Required work:
1. Reproduce the passage of the article on intercessory prayer between "There is a touching" and "for others matters.", inclusive.
2. Answer these questions using the article on intercessory prayer:
(a) What is the title of the movie the article mentions?
(b) Which actor portrays the minister in that movie?
(c) What data did the national study on prayer and optimism analyze?

Page extract:
□ □ □ □

There is a touching scene in the new movie "Heaven is for Real" when congregation members one by one build a prayer chain as each learns the pastor’s son is seriously ill.
Even as the minister portrayed by Greg Kinnear confronts God in anger over his son’s suffering, his flock embraces prayer as an effective means to support and comfort his family.
Similar scenes are played out every day throughout the country, in settings both personal and public from informal prayer circles to online chat rooms to prayers of the faithful in synagogues, churches and mosques.
It is difficult to quantify whether intercessory prayer can physically heal illness. But new research is lending support to the idea that act of praying for others matters.
Consider these findings associating prayer with positive outcomes for others:
One national study found that people who were prayed for by someone close to them were the most optimistic about their future -- even though individuals receiving prayer were more likely to be facing adversity such as mental or physical health issues or unemployment. Having friends who are not family members pray for them was especially associated with high rates of optimism, according to the study analyzing data from the 2006 Portraits of American Life Study.

□ □ □ □

Information:
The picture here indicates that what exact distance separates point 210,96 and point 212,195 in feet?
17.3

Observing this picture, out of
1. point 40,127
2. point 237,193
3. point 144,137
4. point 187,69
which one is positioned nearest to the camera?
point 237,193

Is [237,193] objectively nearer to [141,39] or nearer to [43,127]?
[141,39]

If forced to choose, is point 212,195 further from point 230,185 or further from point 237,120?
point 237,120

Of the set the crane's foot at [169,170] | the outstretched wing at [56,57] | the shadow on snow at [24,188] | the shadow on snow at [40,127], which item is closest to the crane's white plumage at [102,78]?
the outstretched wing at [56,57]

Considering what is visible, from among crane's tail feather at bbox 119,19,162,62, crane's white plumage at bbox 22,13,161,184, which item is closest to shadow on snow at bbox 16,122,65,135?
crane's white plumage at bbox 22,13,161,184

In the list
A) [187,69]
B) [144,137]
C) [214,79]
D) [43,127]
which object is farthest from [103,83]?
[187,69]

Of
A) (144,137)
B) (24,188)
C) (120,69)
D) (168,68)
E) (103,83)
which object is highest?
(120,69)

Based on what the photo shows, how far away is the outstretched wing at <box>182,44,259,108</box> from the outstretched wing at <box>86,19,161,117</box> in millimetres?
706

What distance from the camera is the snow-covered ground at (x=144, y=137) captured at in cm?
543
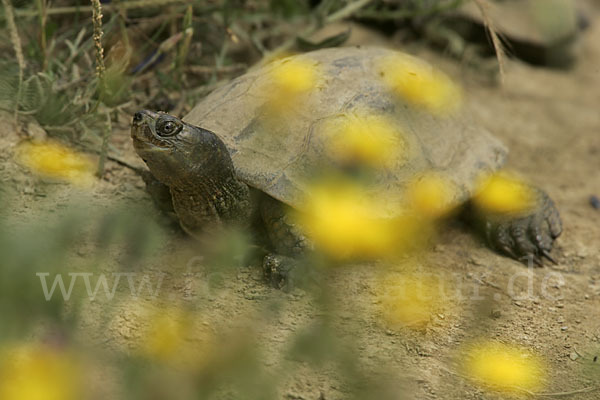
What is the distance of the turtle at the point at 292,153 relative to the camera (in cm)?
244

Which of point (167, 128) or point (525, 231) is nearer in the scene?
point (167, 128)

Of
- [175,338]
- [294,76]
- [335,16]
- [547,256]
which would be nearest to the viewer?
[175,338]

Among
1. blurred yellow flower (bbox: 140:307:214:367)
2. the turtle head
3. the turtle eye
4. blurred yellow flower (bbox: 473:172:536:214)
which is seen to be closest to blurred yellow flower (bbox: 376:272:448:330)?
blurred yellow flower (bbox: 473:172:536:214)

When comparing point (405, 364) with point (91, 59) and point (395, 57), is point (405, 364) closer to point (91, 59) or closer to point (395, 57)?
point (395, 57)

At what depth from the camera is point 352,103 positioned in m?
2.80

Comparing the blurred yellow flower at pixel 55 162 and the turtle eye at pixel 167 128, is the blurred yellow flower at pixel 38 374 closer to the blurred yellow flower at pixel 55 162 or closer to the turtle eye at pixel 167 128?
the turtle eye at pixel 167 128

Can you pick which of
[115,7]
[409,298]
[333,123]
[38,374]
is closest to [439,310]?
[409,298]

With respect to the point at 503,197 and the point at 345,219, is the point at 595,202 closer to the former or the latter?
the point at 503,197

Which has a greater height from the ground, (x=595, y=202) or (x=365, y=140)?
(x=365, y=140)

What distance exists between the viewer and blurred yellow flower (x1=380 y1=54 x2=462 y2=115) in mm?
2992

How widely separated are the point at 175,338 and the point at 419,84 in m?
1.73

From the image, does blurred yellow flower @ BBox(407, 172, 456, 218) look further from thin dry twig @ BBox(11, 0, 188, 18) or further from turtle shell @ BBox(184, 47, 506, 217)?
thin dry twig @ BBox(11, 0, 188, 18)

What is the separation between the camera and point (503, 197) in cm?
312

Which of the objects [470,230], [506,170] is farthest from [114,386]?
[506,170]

□ □ □ □

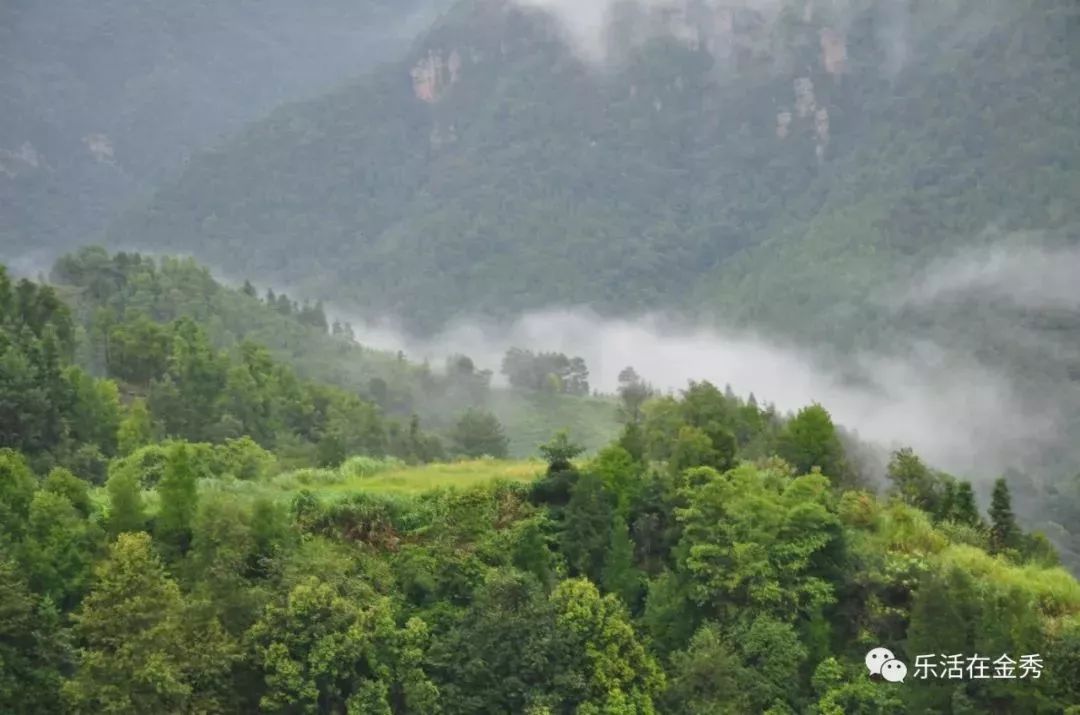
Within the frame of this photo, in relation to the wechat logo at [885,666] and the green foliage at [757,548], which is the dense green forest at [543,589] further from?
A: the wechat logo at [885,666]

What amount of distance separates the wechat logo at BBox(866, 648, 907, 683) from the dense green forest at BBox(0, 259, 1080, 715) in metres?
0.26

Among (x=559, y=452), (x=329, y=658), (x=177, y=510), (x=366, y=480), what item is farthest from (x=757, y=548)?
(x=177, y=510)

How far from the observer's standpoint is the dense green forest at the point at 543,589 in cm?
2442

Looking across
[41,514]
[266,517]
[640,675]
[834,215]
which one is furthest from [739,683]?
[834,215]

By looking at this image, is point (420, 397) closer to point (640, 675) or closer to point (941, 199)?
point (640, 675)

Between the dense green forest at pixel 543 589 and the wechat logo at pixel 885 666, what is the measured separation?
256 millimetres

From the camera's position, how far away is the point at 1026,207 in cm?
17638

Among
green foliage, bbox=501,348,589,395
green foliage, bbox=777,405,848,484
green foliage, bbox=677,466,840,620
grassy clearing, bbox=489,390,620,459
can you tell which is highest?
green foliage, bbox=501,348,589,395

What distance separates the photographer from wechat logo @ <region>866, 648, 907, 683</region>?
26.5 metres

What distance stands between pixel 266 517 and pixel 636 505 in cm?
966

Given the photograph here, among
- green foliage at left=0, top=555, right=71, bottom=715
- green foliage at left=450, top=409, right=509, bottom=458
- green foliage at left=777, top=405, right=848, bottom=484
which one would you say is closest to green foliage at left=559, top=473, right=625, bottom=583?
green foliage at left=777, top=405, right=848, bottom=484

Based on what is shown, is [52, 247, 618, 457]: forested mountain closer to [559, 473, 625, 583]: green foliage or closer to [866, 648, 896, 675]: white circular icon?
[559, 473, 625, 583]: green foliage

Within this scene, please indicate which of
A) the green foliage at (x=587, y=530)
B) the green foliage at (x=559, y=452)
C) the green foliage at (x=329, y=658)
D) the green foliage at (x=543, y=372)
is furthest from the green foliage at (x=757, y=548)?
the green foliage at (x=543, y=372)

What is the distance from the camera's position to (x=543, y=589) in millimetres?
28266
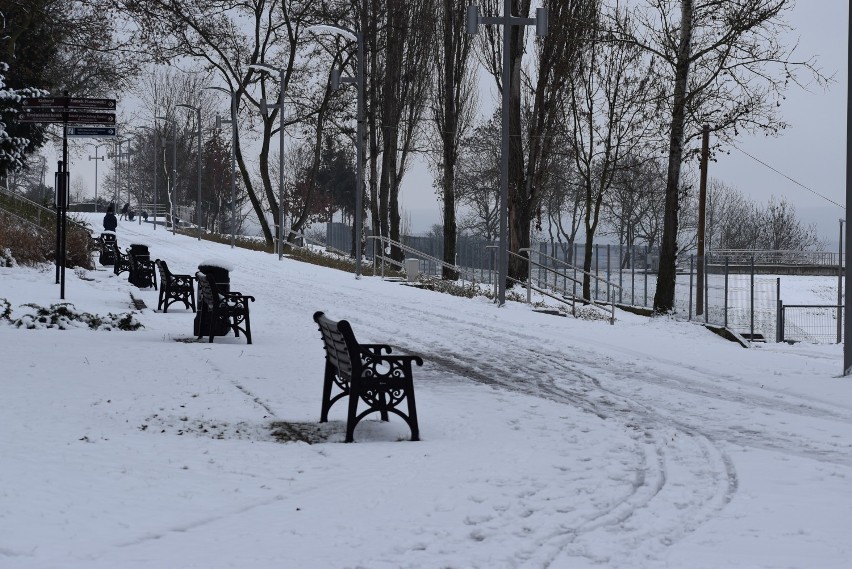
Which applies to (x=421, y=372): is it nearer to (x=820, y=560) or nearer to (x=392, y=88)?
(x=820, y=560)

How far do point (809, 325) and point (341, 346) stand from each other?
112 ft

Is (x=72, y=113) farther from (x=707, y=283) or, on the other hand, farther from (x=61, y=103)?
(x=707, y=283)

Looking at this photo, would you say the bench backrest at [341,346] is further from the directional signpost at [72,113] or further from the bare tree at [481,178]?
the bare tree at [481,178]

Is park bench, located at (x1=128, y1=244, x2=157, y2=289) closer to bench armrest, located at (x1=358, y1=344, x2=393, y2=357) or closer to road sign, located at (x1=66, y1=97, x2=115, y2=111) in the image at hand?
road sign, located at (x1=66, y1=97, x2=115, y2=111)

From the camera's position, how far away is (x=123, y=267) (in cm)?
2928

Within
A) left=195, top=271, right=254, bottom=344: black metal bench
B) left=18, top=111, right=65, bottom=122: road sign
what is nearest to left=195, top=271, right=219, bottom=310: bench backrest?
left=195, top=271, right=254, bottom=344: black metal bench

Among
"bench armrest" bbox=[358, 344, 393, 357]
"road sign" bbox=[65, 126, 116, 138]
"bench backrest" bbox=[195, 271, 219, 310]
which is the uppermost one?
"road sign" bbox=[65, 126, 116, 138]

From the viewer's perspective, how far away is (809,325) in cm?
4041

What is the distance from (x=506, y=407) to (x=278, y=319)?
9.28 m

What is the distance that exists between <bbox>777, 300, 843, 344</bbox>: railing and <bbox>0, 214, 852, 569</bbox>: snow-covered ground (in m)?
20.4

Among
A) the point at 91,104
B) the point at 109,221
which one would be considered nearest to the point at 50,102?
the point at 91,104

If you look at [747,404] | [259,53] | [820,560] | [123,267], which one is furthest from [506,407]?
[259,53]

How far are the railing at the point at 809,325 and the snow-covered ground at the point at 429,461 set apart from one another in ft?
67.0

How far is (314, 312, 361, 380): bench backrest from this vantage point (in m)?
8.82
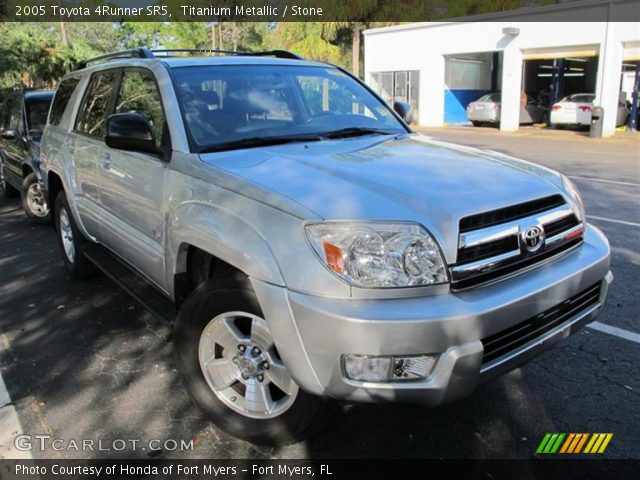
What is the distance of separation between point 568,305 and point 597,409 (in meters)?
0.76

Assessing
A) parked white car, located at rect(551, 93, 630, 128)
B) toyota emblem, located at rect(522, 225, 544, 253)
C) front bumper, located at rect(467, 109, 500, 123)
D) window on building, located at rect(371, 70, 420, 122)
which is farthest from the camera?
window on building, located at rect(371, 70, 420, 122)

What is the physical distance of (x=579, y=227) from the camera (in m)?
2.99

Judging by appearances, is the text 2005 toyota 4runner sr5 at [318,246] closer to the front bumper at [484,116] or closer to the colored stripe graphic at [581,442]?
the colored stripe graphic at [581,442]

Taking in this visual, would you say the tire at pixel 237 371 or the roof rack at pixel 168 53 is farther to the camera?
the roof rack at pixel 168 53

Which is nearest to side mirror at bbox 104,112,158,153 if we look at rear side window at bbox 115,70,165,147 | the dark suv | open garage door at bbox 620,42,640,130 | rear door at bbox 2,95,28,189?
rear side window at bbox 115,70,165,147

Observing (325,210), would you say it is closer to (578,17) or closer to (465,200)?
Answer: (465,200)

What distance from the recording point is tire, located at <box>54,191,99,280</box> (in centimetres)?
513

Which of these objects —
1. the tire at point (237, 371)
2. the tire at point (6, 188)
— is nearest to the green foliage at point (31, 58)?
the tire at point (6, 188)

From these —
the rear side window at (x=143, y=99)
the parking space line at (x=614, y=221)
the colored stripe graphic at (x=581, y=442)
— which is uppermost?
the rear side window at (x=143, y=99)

□ □ □ □

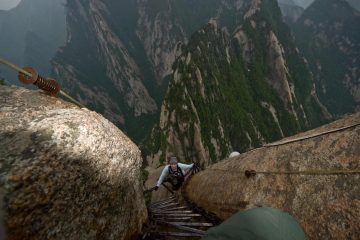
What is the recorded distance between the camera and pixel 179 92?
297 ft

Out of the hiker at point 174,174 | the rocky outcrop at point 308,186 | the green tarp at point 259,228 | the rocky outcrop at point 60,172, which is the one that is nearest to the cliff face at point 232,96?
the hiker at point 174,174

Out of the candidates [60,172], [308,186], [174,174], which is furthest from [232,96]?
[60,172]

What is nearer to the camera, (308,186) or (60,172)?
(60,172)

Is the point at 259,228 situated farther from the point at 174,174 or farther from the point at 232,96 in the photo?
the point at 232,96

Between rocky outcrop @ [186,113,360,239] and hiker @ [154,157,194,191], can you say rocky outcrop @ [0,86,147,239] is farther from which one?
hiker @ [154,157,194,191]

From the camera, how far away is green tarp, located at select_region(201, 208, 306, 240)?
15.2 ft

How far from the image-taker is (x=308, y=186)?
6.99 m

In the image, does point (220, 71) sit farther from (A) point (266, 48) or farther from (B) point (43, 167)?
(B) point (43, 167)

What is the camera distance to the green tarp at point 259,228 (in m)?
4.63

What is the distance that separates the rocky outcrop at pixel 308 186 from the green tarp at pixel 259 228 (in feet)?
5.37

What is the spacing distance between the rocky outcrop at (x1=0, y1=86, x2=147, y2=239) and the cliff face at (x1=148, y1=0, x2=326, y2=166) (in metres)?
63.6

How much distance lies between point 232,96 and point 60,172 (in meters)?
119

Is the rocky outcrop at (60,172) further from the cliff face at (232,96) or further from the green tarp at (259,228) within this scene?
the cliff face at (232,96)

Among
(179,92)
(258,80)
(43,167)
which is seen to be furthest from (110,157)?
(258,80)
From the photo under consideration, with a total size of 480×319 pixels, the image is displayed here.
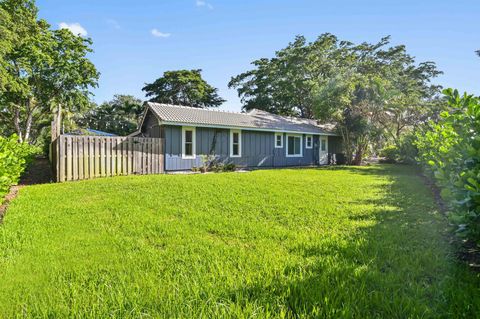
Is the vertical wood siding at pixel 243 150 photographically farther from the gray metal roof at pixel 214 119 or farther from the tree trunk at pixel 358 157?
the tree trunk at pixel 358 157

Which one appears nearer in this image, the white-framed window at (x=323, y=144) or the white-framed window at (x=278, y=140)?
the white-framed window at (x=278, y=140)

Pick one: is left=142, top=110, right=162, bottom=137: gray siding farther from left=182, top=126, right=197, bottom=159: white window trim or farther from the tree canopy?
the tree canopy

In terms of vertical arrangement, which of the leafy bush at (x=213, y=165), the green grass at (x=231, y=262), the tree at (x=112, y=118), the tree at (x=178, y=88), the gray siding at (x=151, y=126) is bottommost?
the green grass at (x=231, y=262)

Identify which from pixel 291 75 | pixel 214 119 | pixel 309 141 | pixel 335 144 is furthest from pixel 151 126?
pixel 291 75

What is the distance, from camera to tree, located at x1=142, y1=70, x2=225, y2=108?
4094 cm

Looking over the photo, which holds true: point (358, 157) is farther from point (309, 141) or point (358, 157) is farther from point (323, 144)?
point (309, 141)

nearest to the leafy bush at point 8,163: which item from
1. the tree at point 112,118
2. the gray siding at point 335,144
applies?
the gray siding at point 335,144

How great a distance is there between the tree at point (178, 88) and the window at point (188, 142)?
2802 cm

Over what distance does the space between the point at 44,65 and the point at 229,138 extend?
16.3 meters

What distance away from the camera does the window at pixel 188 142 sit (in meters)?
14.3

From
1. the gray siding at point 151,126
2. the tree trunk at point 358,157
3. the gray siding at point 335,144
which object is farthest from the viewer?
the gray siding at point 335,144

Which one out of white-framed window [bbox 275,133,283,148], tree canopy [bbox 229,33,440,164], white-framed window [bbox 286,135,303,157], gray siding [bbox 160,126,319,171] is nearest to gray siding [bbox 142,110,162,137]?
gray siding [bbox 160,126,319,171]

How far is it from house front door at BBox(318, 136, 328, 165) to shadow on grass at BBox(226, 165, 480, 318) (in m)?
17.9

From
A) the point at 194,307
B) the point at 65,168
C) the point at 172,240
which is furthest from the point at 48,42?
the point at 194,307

□ □ □ □

Exercise solutions:
1.
There is a touching scene in the new movie "Heaven is for Real" when congregation members one by one build a prayer chain as each learns the pastor’s son is seriously ill.
Even as the minister portrayed by Greg Kinnear confronts God in anger over his son’s suffering, his flock embraces prayer as an effective means to support and comfort his family.
Similar scenes are played out every day throughout the country, in settings both personal and public from informal prayer circles to online chat rooms to prayers of the faithful in synagogues, churches and mosques.
It is difficult to quantify whether intercessory prayer can physically heal illness. But new research is lending support to the idea that act of praying for others matters.

2.
(a) "Heaven is for Real"
(b) Greg Kinnear
(c) Data from the 2006 Portraits of American Life Study